Exosomes in viral hepatitis

Exosomes have been known to participate in complex cellular communication. One way in which they accomplish this is by transfer genetic material between cells. This normal process, however, can also be hijacked by viruses to promote proliferation and avoid immune response. In a study by Lin et al[49] the exosomes found within the serum of patients with chronic hepatitis B (HBV) infection contained HBV proteins and nucleic acids. Furthermore, these components were transferred to hepatocytes in an active manner. Natural killer cells from healthy donors and those with chronic HBV infection were shown to interact with and uptake exosomes containing HBV nucleic acids[49]. These exosomes then impaired natural killer cells resulting in dysfunction[49]. Similarly, patients infected with HCV were also found to have HCV viral RNA and proteins within their exosomes[50]. Exosomes that contained HCV were shown to increase the infectivity of HCV compared to exosomes free of HCV[51]. Also, exosomes helped HCV escape immune response up upregulating Gal-9 which is associated with T-cell inhibition[52]. Due to the role exosomes play in propagating infection by HBV and HCV, they also have the potential to serve as novel therapeutic targets. More research is needed to further understand the nature of exosome use by viruses and development of therapies.

ROLE OF EXOSOME IN CANCEROUS GASTROINTESTINAL DISEASES

Exosomes in CRC

Emerging evidence is beginning to show the potential for exosomes in the disease process of CRC. Due to its resistance to treatment and metastatic properties, CRC is the third leading cause of cancer mortality worldwide[53]. CRC has a high prevalence in both men and women and carries a low 5-year survival, especially when it has progressed to stage IV[54]. Of those newly diagnosed with CRC, approximately 25% have distant metastases at the time of presentation[55,56]. Furthermore, an additional 25% will develop distant metastases two years after the initial diagnosis. The prevalence of metastasis observed in CRC serves as a major challenge in its treatment. CRC is known to preferentially metastasize to the liver and a lesser extent the brain, bones, and lungs[57,58]. Exosomes from cancer cells have been shown to preferentially fuse at predicted sites of their metastasis[59]. The unique integrin expression pattern is thought to be the cause of this observed effect[59]. As exosomes likely play a role in the metastasis of CRC; they have the potential to serve as targets for therapeutic interventions. Exosomes also have the potential to serve as novel biomarkers for detecting and monitoring the progression of the disease.
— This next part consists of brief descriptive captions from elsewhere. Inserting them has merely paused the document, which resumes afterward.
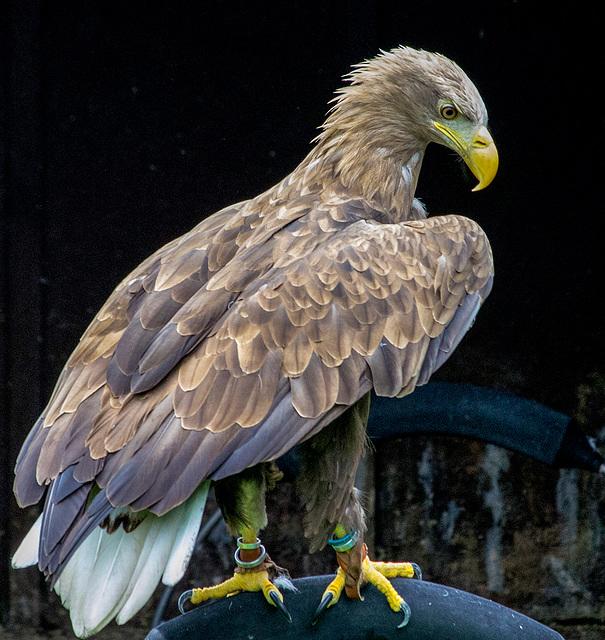 3 golden eagle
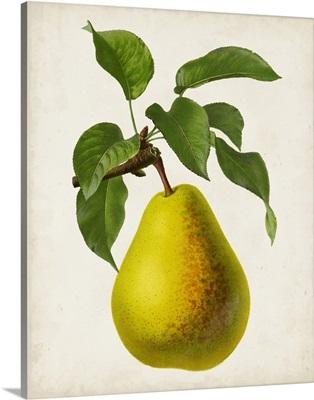 Antique Fruit VII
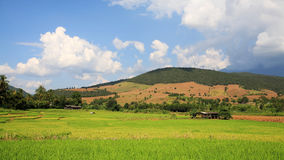 Wooden hut and rice field at the valley Royalty Free Stock Photo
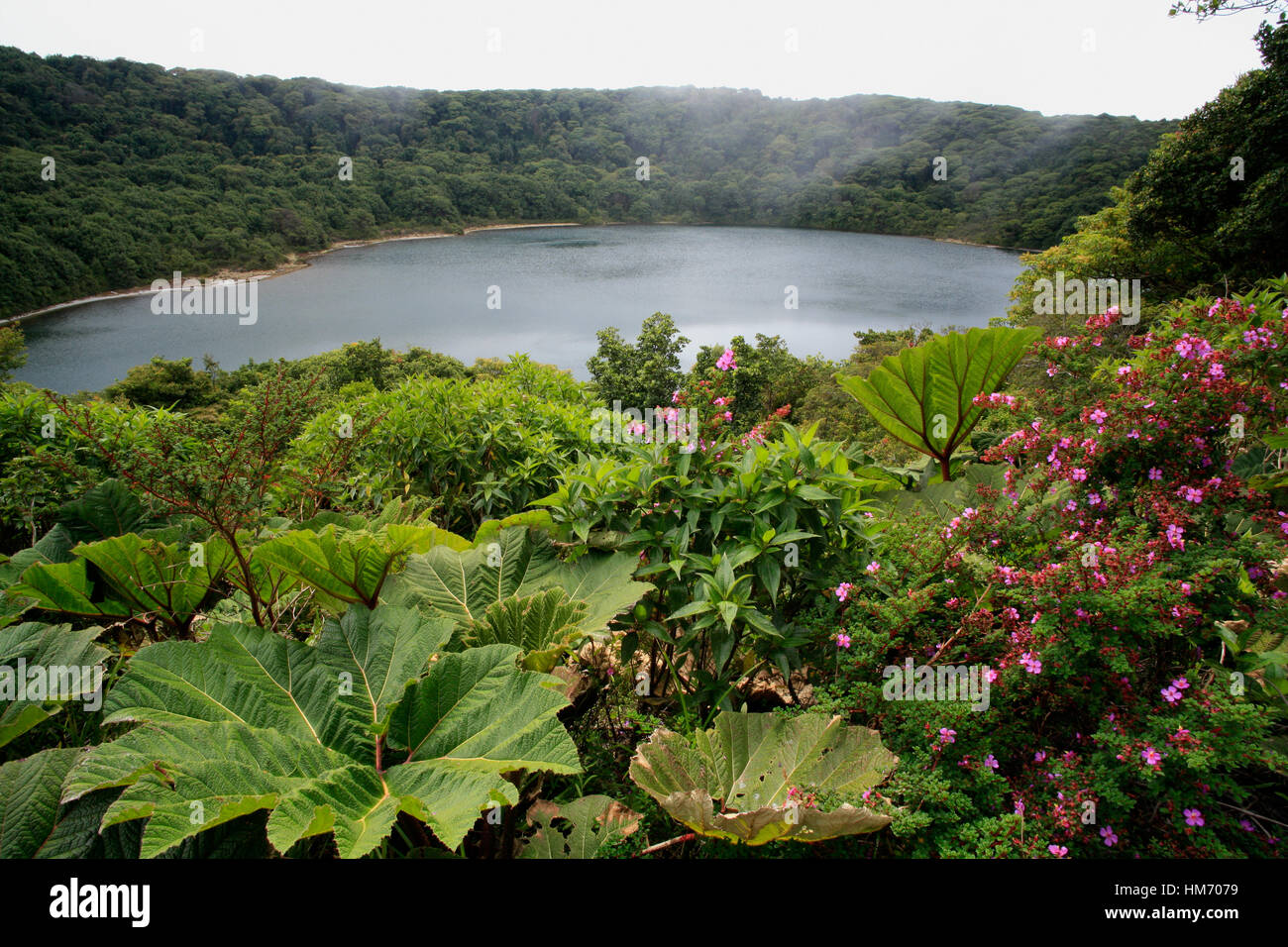 Gran sombrilla del pobre (Gunnera insignis) hojas y flores de los volcanes Melastoma (Monochaetum vulcanicum) en la Laguna Botos en el Volcán Poás Nat Foto de stock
Cancers of different types are known to be associated with their specific exosomal membrane and cytosolic proteins. These proteins can serve as potential biomarkers for detecting CRC in patients. In the exosomes of a patient with CRC different proteins are upregulated when compared to healthy controls[60]. An interaction between FN1 and matrix metalloproteinase 9, both of which are upregulated in patients with CRC, has been shown to cause changes in tumor microenvironment favoring progression and metastasis by integrin signaling and cytoskeletal reorganization[60]. Another potential biomarker for the diagnosis of CRC is a heat shock protein 60 (Hsp60). This protein is known to play a pivotal role in tumorigenesis and is upregulated in exosomes of patients with CRC. Hsp60 can also be used to monitor response to treatment as its level return to normal after resection of CRC tumor[61].
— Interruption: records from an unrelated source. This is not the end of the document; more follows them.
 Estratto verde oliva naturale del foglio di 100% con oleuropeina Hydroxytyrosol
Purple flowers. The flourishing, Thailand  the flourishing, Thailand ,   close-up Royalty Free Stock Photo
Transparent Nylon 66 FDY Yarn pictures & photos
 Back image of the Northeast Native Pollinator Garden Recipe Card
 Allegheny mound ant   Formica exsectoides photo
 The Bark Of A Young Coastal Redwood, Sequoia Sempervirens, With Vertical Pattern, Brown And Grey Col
Exosomes also carry miRNAs which are known to play an important role in the progression of CRC. The expression of these molecules differs in CRC when compared to healthy controls. As such, miRNAs can serve as reliable biomarkers for the diagnosis and staging of CRC. Seven of these molecules (let-7a, miR-21, miR-23a, miR-150, miR-223, miR-1229, and miR-1246) are known to be upregulated even in the early stages of CRC. These markers can also be used to monitor treatment response, as their levels in the serum drop after tumor resection[62]. Another potential biomarker that can help in the staging of CRC is miR-193a. Higher levels of circulating miR-193a are associated with advanced stages of CRC, whereas lower levels are seen in the early stages and healthy controls[63]. In addition, miRNAs can be used to monitor for the recurrence of CRC as higher levels of miR-17-92a after therapy correlates with recurrence. The difference in expression of miRNA can also be used as a prognostic tool, as a higher expression of miRNA-19a is associated with a poorer prognosis when compared to those with low expression[64].
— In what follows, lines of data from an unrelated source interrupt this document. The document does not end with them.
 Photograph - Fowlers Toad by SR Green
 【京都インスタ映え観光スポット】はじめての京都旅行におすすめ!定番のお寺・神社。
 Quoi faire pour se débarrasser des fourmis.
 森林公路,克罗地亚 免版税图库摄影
Through their role in altering the tumor microenvironment, exosomes have been shown to impact tumor initiation, progression, chemoresistance, and even metastasis. The precise mechanism by which they accomplish this has not been delineated. As such, more research is needed before exosomes can play a central role as novel biomarkers. Although the use of exosomes as biomarker show promise in research done on cell lines, animal models, and human body fluids; large randomized clinical trials are still needed for validation. Moreover, further studies comparing the existing modalities and exosomes are still needed to show if exosomal biomarkers allow for earlier detection of CRC.

Research focusing on strengthening host immunity to combat CRC via immunotherapy shows promise. Dendritic cells (DCs) are potent antigen-presenting cells that play an important role in regulating both the adaptive and innate immune responses[65]. Dendritic cell-derived exosomes (Dex) are exosomes that are secreted by DCs and have been shown to elicit a strong immune response against cancer cells[50]. This response is due to an abundance of immunostimulatory membrane proteins being present on the surface of Dex (integrins, CD81, CD63, MHC class I and II)[66,67]. In mouse models, Dex loaded with tumor peptides can invoke a stronger immune response in cytotoxic T cells than even tumor peptide loaded DCs themselves[68]. Exosomes produced by cancer cells inhibit the proliferation and cytotoxic effects of natural killer cells[69]. Furthermore, they carry the Fas ligand on their surface to induce T cell apoptosis[70]. In contrast, exosomes produced by DCs activate anti-tumor immunity and cause tumor cell lysis[71,72]. Dex loaded with tumor antigens have already been tested in clinical trials and were found to be safe and effective in activating antitumor immunity in the cases of melanoma and non-small cell lung cancer[73,74]. While the use of Dex in the treatment of CRC remains to be further studied, phase I clinical trials have already begun. In the cases of advanced CRC, the combination of ascites-derived exosomes and granulocyte-macrophage colony-stimulating factor has been shown to induce the activation of antitumor cytotoxic T cells. Treatment with this immunotherapy was not only safe but also prolonged the survival of patients with CRC in the metastatic stage of the disease[75]. While the use of Dex in the treatment of CRC shows great promise, its success has only been observed in a few small trials. Large randomized clinical trials are still needed before Dex can play a role in the clinical arena. Furthermore, research is still needed to modify Dex to elicit a stronger immune response from innate host immunity.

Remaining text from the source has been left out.